В другой раз ко мне явился вновь избранный губернатор Приморского края Е.Наздратенко и тут же начал требовать допустить в кабинет приехавших с ним людей, вел себя развязно, хамил, матерился. Тогда я стукнул кулаком по столу и предложил ему выйти. Он опешил и обещал жаловаться — считалось, что он в хороших отношениях с В.Илюшиным. Позднее мы встречались и отношения наладились.

Я пришел в Минфин России с очень конкретной целью: навести порядок, и поэтому приходилось сдерживать шквал требований и ежечасно бороться за финансовую стабилизацию. Справедливости ради надо сказать, что благодаря моей жесткости мы тогда не допускали ни такого объема необоснованных льгот (наоборот, сокращали), ни такого объема невыплат из бюджета. При мне задолженность бюджета была во много раз меньше, а пенсионерам пенсии выплачивали регулярно. При мне не было зачетов и денежных суррогатов. Все доходы федерального бюджета поступали в денежной форме.

Меня просто «убивало» стремление наших лидеров постоянно обещать всем и все, а потом не выполнять обещания. Наверное, это политика, но я помню, что многажды упрашивал В.Черномырдина не объявлять очередное повышение зарплаты или пенсий, пока на это нет денег. Уговоры не действовали, и, к сожалению, эта порочная политика продолжается подчас и сегодня.

#### СПИСОК ДАННЫХ
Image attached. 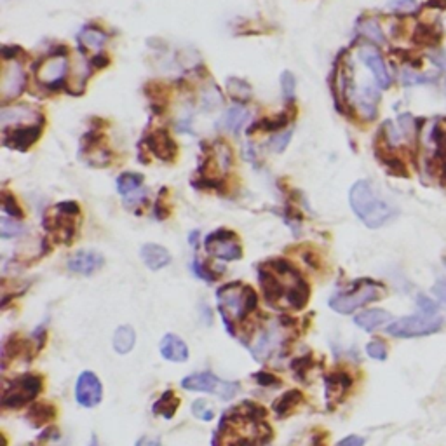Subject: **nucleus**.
<instances>
[{
	"mask_svg": "<svg viewBox=\"0 0 446 446\" xmlns=\"http://www.w3.org/2000/svg\"><path fill=\"white\" fill-rule=\"evenodd\" d=\"M359 60L368 67V70L372 72L373 81L376 82L380 89H387L391 86V75L389 70L386 67V61H383L382 54L379 53L375 46L365 44L359 47Z\"/></svg>",
	"mask_w": 446,
	"mask_h": 446,
	"instance_id": "obj_18",
	"label": "nucleus"
},
{
	"mask_svg": "<svg viewBox=\"0 0 446 446\" xmlns=\"http://www.w3.org/2000/svg\"><path fill=\"white\" fill-rule=\"evenodd\" d=\"M204 246L209 255L216 256L220 260H227V262H234V260H239L242 256L237 235L230 230H225V228H220V230L209 234L206 237Z\"/></svg>",
	"mask_w": 446,
	"mask_h": 446,
	"instance_id": "obj_12",
	"label": "nucleus"
},
{
	"mask_svg": "<svg viewBox=\"0 0 446 446\" xmlns=\"http://www.w3.org/2000/svg\"><path fill=\"white\" fill-rule=\"evenodd\" d=\"M161 354L162 358L173 362L187 361L188 358L187 343H185L180 336L173 335V333H168L161 342Z\"/></svg>",
	"mask_w": 446,
	"mask_h": 446,
	"instance_id": "obj_24",
	"label": "nucleus"
},
{
	"mask_svg": "<svg viewBox=\"0 0 446 446\" xmlns=\"http://www.w3.org/2000/svg\"><path fill=\"white\" fill-rule=\"evenodd\" d=\"M181 387L187 391H199V393H211L216 396L223 398V400H230L235 396L239 391L237 383L223 382L218 376L213 373H197V375H190L181 382Z\"/></svg>",
	"mask_w": 446,
	"mask_h": 446,
	"instance_id": "obj_11",
	"label": "nucleus"
},
{
	"mask_svg": "<svg viewBox=\"0 0 446 446\" xmlns=\"http://www.w3.org/2000/svg\"><path fill=\"white\" fill-rule=\"evenodd\" d=\"M16 47H2V75H0V96L2 101H11L23 93L27 86V74L23 70L20 56H14Z\"/></svg>",
	"mask_w": 446,
	"mask_h": 446,
	"instance_id": "obj_7",
	"label": "nucleus"
},
{
	"mask_svg": "<svg viewBox=\"0 0 446 446\" xmlns=\"http://www.w3.org/2000/svg\"><path fill=\"white\" fill-rule=\"evenodd\" d=\"M42 131H44V122L4 129L2 131L4 147L11 148V150L27 152L28 148H32L35 143H37V140L41 138Z\"/></svg>",
	"mask_w": 446,
	"mask_h": 446,
	"instance_id": "obj_15",
	"label": "nucleus"
},
{
	"mask_svg": "<svg viewBox=\"0 0 446 446\" xmlns=\"http://www.w3.org/2000/svg\"><path fill=\"white\" fill-rule=\"evenodd\" d=\"M391 319H393V315L387 313V310L372 309L356 315L354 322H356L359 328L366 329V332H373V329L380 328V326H383L386 322H389Z\"/></svg>",
	"mask_w": 446,
	"mask_h": 446,
	"instance_id": "obj_27",
	"label": "nucleus"
},
{
	"mask_svg": "<svg viewBox=\"0 0 446 446\" xmlns=\"http://www.w3.org/2000/svg\"><path fill=\"white\" fill-rule=\"evenodd\" d=\"M143 145L152 155L162 162H175L178 159V145L168 129L157 128L143 138Z\"/></svg>",
	"mask_w": 446,
	"mask_h": 446,
	"instance_id": "obj_16",
	"label": "nucleus"
},
{
	"mask_svg": "<svg viewBox=\"0 0 446 446\" xmlns=\"http://www.w3.org/2000/svg\"><path fill=\"white\" fill-rule=\"evenodd\" d=\"M263 295L270 306L281 309H302L309 300V286L291 263L272 260L258 270Z\"/></svg>",
	"mask_w": 446,
	"mask_h": 446,
	"instance_id": "obj_1",
	"label": "nucleus"
},
{
	"mask_svg": "<svg viewBox=\"0 0 446 446\" xmlns=\"http://www.w3.org/2000/svg\"><path fill=\"white\" fill-rule=\"evenodd\" d=\"M249 121V112L248 108H244L242 105H234L232 108H228L227 112L220 117L218 128L225 133L237 134L241 131L242 126Z\"/></svg>",
	"mask_w": 446,
	"mask_h": 446,
	"instance_id": "obj_22",
	"label": "nucleus"
},
{
	"mask_svg": "<svg viewBox=\"0 0 446 446\" xmlns=\"http://www.w3.org/2000/svg\"><path fill=\"white\" fill-rule=\"evenodd\" d=\"M141 260L148 268L152 270H159V268L166 267L171 262V255H169L168 249L161 244H154V242H148L141 248L140 251Z\"/></svg>",
	"mask_w": 446,
	"mask_h": 446,
	"instance_id": "obj_23",
	"label": "nucleus"
},
{
	"mask_svg": "<svg viewBox=\"0 0 446 446\" xmlns=\"http://www.w3.org/2000/svg\"><path fill=\"white\" fill-rule=\"evenodd\" d=\"M67 54L68 49L61 51V53H51L35 63V79L42 88L58 91L61 86L67 84L68 72H70Z\"/></svg>",
	"mask_w": 446,
	"mask_h": 446,
	"instance_id": "obj_8",
	"label": "nucleus"
},
{
	"mask_svg": "<svg viewBox=\"0 0 446 446\" xmlns=\"http://www.w3.org/2000/svg\"><path fill=\"white\" fill-rule=\"evenodd\" d=\"M56 415V409L49 405V402H39V405H34L28 412V419L32 420V426L34 427H41L44 426L46 422L54 419Z\"/></svg>",
	"mask_w": 446,
	"mask_h": 446,
	"instance_id": "obj_33",
	"label": "nucleus"
},
{
	"mask_svg": "<svg viewBox=\"0 0 446 446\" xmlns=\"http://www.w3.org/2000/svg\"><path fill=\"white\" fill-rule=\"evenodd\" d=\"M79 215H81V208L77 202H60V204L53 206L46 213L44 218L47 232H51L60 242L68 244L77 230Z\"/></svg>",
	"mask_w": 446,
	"mask_h": 446,
	"instance_id": "obj_6",
	"label": "nucleus"
},
{
	"mask_svg": "<svg viewBox=\"0 0 446 446\" xmlns=\"http://www.w3.org/2000/svg\"><path fill=\"white\" fill-rule=\"evenodd\" d=\"M21 230H23V227H21L20 223L11 222L9 218H2V220H0V235H2L4 239L14 237V235L20 234Z\"/></svg>",
	"mask_w": 446,
	"mask_h": 446,
	"instance_id": "obj_39",
	"label": "nucleus"
},
{
	"mask_svg": "<svg viewBox=\"0 0 446 446\" xmlns=\"http://www.w3.org/2000/svg\"><path fill=\"white\" fill-rule=\"evenodd\" d=\"M265 409L253 402H242L232 409L220 424V443L215 446H256L270 436V429L262 422Z\"/></svg>",
	"mask_w": 446,
	"mask_h": 446,
	"instance_id": "obj_2",
	"label": "nucleus"
},
{
	"mask_svg": "<svg viewBox=\"0 0 446 446\" xmlns=\"http://www.w3.org/2000/svg\"><path fill=\"white\" fill-rule=\"evenodd\" d=\"M441 326H443L441 315H429L422 313L398 319L387 328V333L400 336V339H412V336H426L431 333H436Z\"/></svg>",
	"mask_w": 446,
	"mask_h": 446,
	"instance_id": "obj_10",
	"label": "nucleus"
},
{
	"mask_svg": "<svg viewBox=\"0 0 446 446\" xmlns=\"http://www.w3.org/2000/svg\"><path fill=\"white\" fill-rule=\"evenodd\" d=\"M359 32H361V35H365L366 39H369V41L373 42H379V44L386 42V35H383L382 28H380V25L376 23L375 20H372V18H366V20L361 21Z\"/></svg>",
	"mask_w": 446,
	"mask_h": 446,
	"instance_id": "obj_35",
	"label": "nucleus"
},
{
	"mask_svg": "<svg viewBox=\"0 0 446 446\" xmlns=\"http://www.w3.org/2000/svg\"><path fill=\"white\" fill-rule=\"evenodd\" d=\"M105 258L101 253L98 251H79L74 256H70L68 260V268L75 274L82 275H91L96 270H100L103 265Z\"/></svg>",
	"mask_w": 446,
	"mask_h": 446,
	"instance_id": "obj_20",
	"label": "nucleus"
},
{
	"mask_svg": "<svg viewBox=\"0 0 446 446\" xmlns=\"http://www.w3.org/2000/svg\"><path fill=\"white\" fill-rule=\"evenodd\" d=\"M143 183V176L138 175V173H122L117 178V190L119 194L129 195L131 192L138 190Z\"/></svg>",
	"mask_w": 446,
	"mask_h": 446,
	"instance_id": "obj_34",
	"label": "nucleus"
},
{
	"mask_svg": "<svg viewBox=\"0 0 446 446\" xmlns=\"http://www.w3.org/2000/svg\"><path fill=\"white\" fill-rule=\"evenodd\" d=\"M441 27L438 25H431V23H419L413 30V42L417 46H438L441 41Z\"/></svg>",
	"mask_w": 446,
	"mask_h": 446,
	"instance_id": "obj_25",
	"label": "nucleus"
},
{
	"mask_svg": "<svg viewBox=\"0 0 446 446\" xmlns=\"http://www.w3.org/2000/svg\"><path fill=\"white\" fill-rule=\"evenodd\" d=\"M136 342V333L131 326H121L114 333V349L119 354H128Z\"/></svg>",
	"mask_w": 446,
	"mask_h": 446,
	"instance_id": "obj_30",
	"label": "nucleus"
},
{
	"mask_svg": "<svg viewBox=\"0 0 446 446\" xmlns=\"http://www.w3.org/2000/svg\"><path fill=\"white\" fill-rule=\"evenodd\" d=\"M81 154L84 155V161L94 168H105L112 162V150L98 129H91L81 138Z\"/></svg>",
	"mask_w": 446,
	"mask_h": 446,
	"instance_id": "obj_14",
	"label": "nucleus"
},
{
	"mask_svg": "<svg viewBox=\"0 0 446 446\" xmlns=\"http://www.w3.org/2000/svg\"><path fill=\"white\" fill-rule=\"evenodd\" d=\"M427 6L434 7V9H446V0H429Z\"/></svg>",
	"mask_w": 446,
	"mask_h": 446,
	"instance_id": "obj_49",
	"label": "nucleus"
},
{
	"mask_svg": "<svg viewBox=\"0 0 446 446\" xmlns=\"http://www.w3.org/2000/svg\"><path fill=\"white\" fill-rule=\"evenodd\" d=\"M303 401V396L300 391H288V393L282 394L277 401L274 402V412L279 417H286L296 408V405Z\"/></svg>",
	"mask_w": 446,
	"mask_h": 446,
	"instance_id": "obj_32",
	"label": "nucleus"
},
{
	"mask_svg": "<svg viewBox=\"0 0 446 446\" xmlns=\"http://www.w3.org/2000/svg\"><path fill=\"white\" fill-rule=\"evenodd\" d=\"M202 147L206 150L202 152L199 175L208 183H220L232 166V148L223 140L211 141L208 145L202 143Z\"/></svg>",
	"mask_w": 446,
	"mask_h": 446,
	"instance_id": "obj_5",
	"label": "nucleus"
},
{
	"mask_svg": "<svg viewBox=\"0 0 446 446\" xmlns=\"http://www.w3.org/2000/svg\"><path fill=\"white\" fill-rule=\"evenodd\" d=\"M44 122V114L41 110L28 105H14V107H4L0 112V126L4 129L18 128L25 124H39Z\"/></svg>",
	"mask_w": 446,
	"mask_h": 446,
	"instance_id": "obj_17",
	"label": "nucleus"
},
{
	"mask_svg": "<svg viewBox=\"0 0 446 446\" xmlns=\"http://www.w3.org/2000/svg\"><path fill=\"white\" fill-rule=\"evenodd\" d=\"M218 307L227 326L248 317L256 307V293L251 286L230 282L218 289Z\"/></svg>",
	"mask_w": 446,
	"mask_h": 446,
	"instance_id": "obj_4",
	"label": "nucleus"
},
{
	"mask_svg": "<svg viewBox=\"0 0 446 446\" xmlns=\"http://www.w3.org/2000/svg\"><path fill=\"white\" fill-rule=\"evenodd\" d=\"M101 396H103V391H101V382L98 380V376L91 372L81 373L77 387H75V398H77L79 405L93 408L101 401Z\"/></svg>",
	"mask_w": 446,
	"mask_h": 446,
	"instance_id": "obj_19",
	"label": "nucleus"
},
{
	"mask_svg": "<svg viewBox=\"0 0 446 446\" xmlns=\"http://www.w3.org/2000/svg\"><path fill=\"white\" fill-rule=\"evenodd\" d=\"M291 131H286V133H282V134H277V136L274 138V140H272V148H274L275 152H284V148L288 147V143H289V138H291Z\"/></svg>",
	"mask_w": 446,
	"mask_h": 446,
	"instance_id": "obj_43",
	"label": "nucleus"
},
{
	"mask_svg": "<svg viewBox=\"0 0 446 446\" xmlns=\"http://www.w3.org/2000/svg\"><path fill=\"white\" fill-rule=\"evenodd\" d=\"M91 446H98V445H96V443H93V445H91Z\"/></svg>",
	"mask_w": 446,
	"mask_h": 446,
	"instance_id": "obj_50",
	"label": "nucleus"
},
{
	"mask_svg": "<svg viewBox=\"0 0 446 446\" xmlns=\"http://www.w3.org/2000/svg\"><path fill=\"white\" fill-rule=\"evenodd\" d=\"M394 7L401 13H413L417 11V0H396Z\"/></svg>",
	"mask_w": 446,
	"mask_h": 446,
	"instance_id": "obj_44",
	"label": "nucleus"
},
{
	"mask_svg": "<svg viewBox=\"0 0 446 446\" xmlns=\"http://www.w3.org/2000/svg\"><path fill=\"white\" fill-rule=\"evenodd\" d=\"M136 446H159V440L157 438H141L140 441H138Z\"/></svg>",
	"mask_w": 446,
	"mask_h": 446,
	"instance_id": "obj_48",
	"label": "nucleus"
},
{
	"mask_svg": "<svg viewBox=\"0 0 446 446\" xmlns=\"http://www.w3.org/2000/svg\"><path fill=\"white\" fill-rule=\"evenodd\" d=\"M279 346H281V335H279V329L275 324H270L268 328H265V332L258 336V340L253 343L251 350L256 359H267Z\"/></svg>",
	"mask_w": 446,
	"mask_h": 446,
	"instance_id": "obj_21",
	"label": "nucleus"
},
{
	"mask_svg": "<svg viewBox=\"0 0 446 446\" xmlns=\"http://www.w3.org/2000/svg\"><path fill=\"white\" fill-rule=\"evenodd\" d=\"M178 396H176L173 391H168V393L162 394L157 400V402L154 405V413L155 415H162L164 419H173V415H175L176 409H178Z\"/></svg>",
	"mask_w": 446,
	"mask_h": 446,
	"instance_id": "obj_31",
	"label": "nucleus"
},
{
	"mask_svg": "<svg viewBox=\"0 0 446 446\" xmlns=\"http://www.w3.org/2000/svg\"><path fill=\"white\" fill-rule=\"evenodd\" d=\"M291 122V115L288 112H281L277 115H272V117H265L263 121L256 122L253 128H249V134L256 133V131H262V133H268V131H281L282 128Z\"/></svg>",
	"mask_w": 446,
	"mask_h": 446,
	"instance_id": "obj_28",
	"label": "nucleus"
},
{
	"mask_svg": "<svg viewBox=\"0 0 446 446\" xmlns=\"http://www.w3.org/2000/svg\"><path fill=\"white\" fill-rule=\"evenodd\" d=\"M383 288L379 282H373L365 279V281H359L356 288L349 293H342V295H335L329 300V307L333 310L340 314H350L359 307L366 306L369 302H375L382 296Z\"/></svg>",
	"mask_w": 446,
	"mask_h": 446,
	"instance_id": "obj_9",
	"label": "nucleus"
},
{
	"mask_svg": "<svg viewBox=\"0 0 446 446\" xmlns=\"http://www.w3.org/2000/svg\"><path fill=\"white\" fill-rule=\"evenodd\" d=\"M225 88H227L228 96H230L232 100L237 101V105L251 100V94H253L251 86H249L246 81H242V79L228 77Z\"/></svg>",
	"mask_w": 446,
	"mask_h": 446,
	"instance_id": "obj_29",
	"label": "nucleus"
},
{
	"mask_svg": "<svg viewBox=\"0 0 446 446\" xmlns=\"http://www.w3.org/2000/svg\"><path fill=\"white\" fill-rule=\"evenodd\" d=\"M2 208H4V211H6L7 215L13 216V218H23L25 213L21 211L20 204L16 202L14 195H11L7 190L2 192Z\"/></svg>",
	"mask_w": 446,
	"mask_h": 446,
	"instance_id": "obj_37",
	"label": "nucleus"
},
{
	"mask_svg": "<svg viewBox=\"0 0 446 446\" xmlns=\"http://www.w3.org/2000/svg\"><path fill=\"white\" fill-rule=\"evenodd\" d=\"M281 89L286 100H295V75H293L291 72L284 70L281 74Z\"/></svg>",
	"mask_w": 446,
	"mask_h": 446,
	"instance_id": "obj_38",
	"label": "nucleus"
},
{
	"mask_svg": "<svg viewBox=\"0 0 446 446\" xmlns=\"http://www.w3.org/2000/svg\"><path fill=\"white\" fill-rule=\"evenodd\" d=\"M79 44L84 51H93V53H100L101 47L105 46L107 42L108 35L105 34L103 30L100 28H94V27H86L82 28L81 34H79Z\"/></svg>",
	"mask_w": 446,
	"mask_h": 446,
	"instance_id": "obj_26",
	"label": "nucleus"
},
{
	"mask_svg": "<svg viewBox=\"0 0 446 446\" xmlns=\"http://www.w3.org/2000/svg\"><path fill=\"white\" fill-rule=\"evenodd\" d=\"M350 386V379L347 375H332L326 379V391H328V400H332L333 394H346Z\"/></svg>",
	"mask_w": 446,
	"mask_h": 446,
	"instance_id": "obj_36",
	"label": "nucleus"
},
{
	"mask_svg": "<svg viewBox=\"0 0 446 446\" xmlns=\"http://www.w3.org/2000/svg\"><path fill=\"white\" fill-rule=\"evenodd\" d=\"M434 293H436L438 299H440L441 302L445 303V307H446V282L445 281L438 282V284L434 286Z\"/></svg>",
	"mask_w": 446,
	"mask_h": 446,
	"instance_id": "obj_47",
	"label": "nucleus"
},
{
	"mask_svg": "<svg viewBox=\"0 0 446 446\" xmlns=\"http://www.w3.org/2000/svg\"><path fill=\"white\" fill-rule=\"evenodd\" d=\"M362 445H365V440H362V438L349 436V438H346V440L340 441V443L336 446H362Z\"/></svg>",
	"mask_w": 446,
	"mask_h": 446,
	"instance_id": "obj_46",
	"label": "nucleus"
},
{
	"mask_svg": "<svg viewBox=\"0 0 446 446\" xmlns=\"http://www.w3.org/2000/svg\"><path fill=\"white\" fill-rule=\"evenodd\" d=\"M417 303H419V307H420V313L429 314V315H436L438 306L431 299H427V296L420 295L419 299H417Z\"/></svg>",
	"mask_w": 446,
	"mask_h": 446,
	"instance_id": "obj_41",
	"label": "nucleus"
},
{
	"mask_svg": "<svg viewBox=\"0 0 446 446\" xmlns=\"http://www.w3.org/2000/svg\"><path fill=\"white\" fill-rule=\"evenodd\" d=\"M42 389V380L37 375H23L14 380L9 389L4 391L2 405L6 408H14V406H23L28 401L34 400Z\"/></svg>",
	"mask_w": 446,
	"mask_h": 446,
	"instance_id": "obj_13",
	"label": "nucleus"
},
{
	"mask_svg": "<svg viewBox=\"0 0 446 446\" xmlns=\"http://www.w3.org/2000/svg\"><path fill=\"white\" fill-rule=\"evenodd\" d=\"M366 353H368L369 358L379 359V361H383L387 358V347L386 343L380 342V340H373L366 346Z\"/></svg>",
	"mask_w": 446,
	"mask_h": 446,
	"instance_id": "obj_40",
	"label": "nucleus"
},
{
	"mask_svg": "<svg viewBox=\"0 0 446 446\" xmlns=\"http://www.w3.org/2000/svg\"><path fill=\"white\" fill-rule=\"evenodd\" d=\"M91 65H93V68L101 70V68H105L110 65V58H108L107 54H103V53H98V54H94L93 60H91Z\"/></svg>",
	"mask_w": 446,
	"mask_h": 446,
	"instance_id": "obj_45",
	"label": "nucleus"
},
{
	"mask_svg": "<svg viewBox=\"0 0 446 446\" xmlns=\"http://www.w3.org/2000/svg\"><path fill=\"white\" fill-rule=\"evenodd\" d=\"M192 412H194L195 415H197L199 419H202V420H211L213 419V412L208 408V405H206L204 401H195L194 406H192Z\"/></svg>",
	"mask_w": 446,
	"mask_h": 446,
	"instance_id": "obj_42",
	"label": "nucleus"
},
{
	"mask_svg": "<svg viewBox=\"0 0 446 446\" xmlns=\"http://www.w3.org/2000/svg\"><path fill=\"white\" fill-rule=\"evenodd\" d=\"M349 201L358 218L369 228L382 227L396 215V209L386 199L380 197L373 185L368 181L361 180L353 185Z\"/></svg>",
	"mask_w": 446,
	"mask_h": 446,
	"instance_id": "obj_3",
	"label": "nucleus"
}]
</instances>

#### ЦЕЛЬ
Напишите продолжение отрывка о работе в Минфине России, начав сразу после его последнего предложения. Эти данные взяты из другого источника.

#### ОТВЕТ
…Я чувствовал себя тогда свободно и независимо, — многие чиновники этого просто не понимали, Я ничего и никого не боялся: при мне никто и никогда не выносил выговоров моим заместителям и не унижал министра и министерство. Потом все, к сожалению, изменилось.

Тогда все знали, что будет дан жесткий отпор, что у меня независимая и честная позиция, что у меня нет личных интересов, на которых можно было бы «подловить». В результате Минфин изо дня в день усиливался и все больше выполнял свое истинное предназначение. Это не нравилось.

К сожалению, В.Барчук, С.Дубинин, В.Пансков больше выступали как чиновники, которые традиционно боятся начальства и ставят главной задачей выжить, оставаясь на данном месте. Это С.Дубинину на одном из документов Президент России с чьей-то подачи написал язвительное: «Минфин преувеличивает свою роль в экономике». Многие заместители министра финансов после моего ухода в 1994 году получили выговоры, а С.Алексашенко, С.Дубинин и И.Селиванов вскоре были вынуждены уйти.

Мне казалось, что необходимо постоянно воспитывать в людях гордость за свою профессию и чувство собственного достоинства. Каждый день с утра я звонил С.Дубинину и призывал его взбодриться и жестко отстаивать интересы государства: «Сергей, ты минфиновец и ничего не должен бояться, за твоей спиной Россия!»

На коллегии Минфина я как-то заявил: «Никто не получит выговора и не будет уволен с работы за защиту государственных интересов, кроме как вместе со мной». Так было весь 1993 год.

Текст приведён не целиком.